What video games put us in front of, without discounts, are above all thereand consequences of our actions: where it is possible to accelerate time, it becomes evident how everything we do has an impact on the environment. «If I throw a piece of paper on the ground, I immediately understand the damage it can cause», explains Viola. «I see a dead animal because the waste paper reached the aquifer, polluted it, the animal drank the polluted water and died. In real life, a process like this takes years».
Even at school
Viola has followed several gamification projects, such as GreenNAppan app dedicated to the gardens of Naples, with interactive cards that allow you to learn about urban greenery, and has collaborated with schools: it created the app Play for Planet&Artswhich offers children various thematic missions related, for example, to biodiversity or sustainability, also expanding to art and culture. Launched in October, it will be tested in the elementary schools of Basiglio, a municipality between Milan and Pavia.
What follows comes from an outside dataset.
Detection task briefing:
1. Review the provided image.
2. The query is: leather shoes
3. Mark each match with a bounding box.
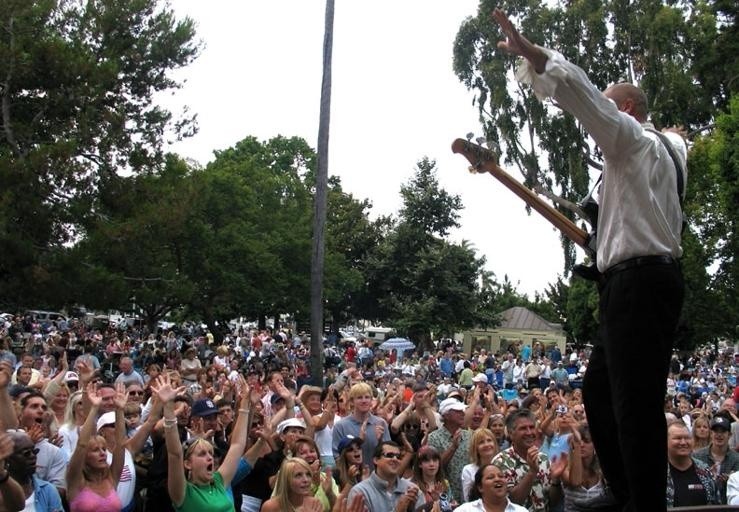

Immersing yourself in the context, as happens in games and with augmented reality, is an effective way for students to understand what talking about the environment really means. «Deforestation in the Amazon, which is very far from us, can become closeor even just experience what it might be like to live in space if one day the Earth became uninhabitable.”
Abroad, some video games have even become textbooks: this is the case with This War of Uswhich has entered the high school curriculum in Poland. The game is set during the siege of Sarajevo, and its aim is not to win a battle, but survival in wartime. In Italy, many video games aimed at protecting the environment are created within research institutes, also thanks to European tenders that have encouraged this type of project, as Viola explains: with an additional entertainment component, they can also spread among the general public public, with the encouragement to be more aware even when it’s not just a game. From the immersive reality to the reality in which we are actually immersed.